TIA attempted a move past $4 and the 50-day SMA on Saturday, reaching an intraday high of $3.99. However, it lost momentum after reaching this level and settled at $3.75, ultimately registering an increase of nearly 5%. TIA was back in the red on Sunday, dropping just over 1% to end the weekend at $3.71. The current session sees TIA down nearly 5% and trading at $3.53. If sellers retain control, TIA could drop below the 20-day SMA to $3, a level expected to attract buyers. However, if buyers retake control, TIA could retest the resistance at $4. A break above this level could drive the price towards $5.

Uniswap (UNI) Price Analysis

Uniswap (UNI) spent most of last week in the red despite starting it positively.
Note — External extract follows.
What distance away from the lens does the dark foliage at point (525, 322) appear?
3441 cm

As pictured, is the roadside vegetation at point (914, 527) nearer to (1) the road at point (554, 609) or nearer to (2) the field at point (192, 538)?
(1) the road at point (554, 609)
UNI registered an increase of nearly 4% on Monday, surpassing the 20 and 200-day SMAs to settle at $9.94. However, it could not stay at this level, falling below the moving averages to an intraday low of $9.14 on Tuesday before settling at $9.61, a drop of over 3%. Sellers retained control on Wednesday as the price dropped 1.72% to go below $9.50 and settle at $9.45. UNI continued to decline on Thursday, falling just over 1% and settling at $9.35.

Source: TradingView

Selling pressure intensified on Friday as UNI plunged nearly 7% to slip below $9 and settle at $8.74 after dropping below a key support level. UNI recovered on Saturday, registering an increase of 3.45% to reclaim $9 and settle at $9.04. However, buyers lost momentum, and UNI ended the weekend at $9.02 after a marginal decline. The current session sees sellers firmly in control, with the price down nearly 5% and trading at $8.62. If selling pressure persists, UNI could drop to $8, where buyers could step in and prevent a further decline. 

Disclaimer: This article is provided for informational purposes only. It is not offered or intended to be used as legal, tax, investment, financial, or other advice.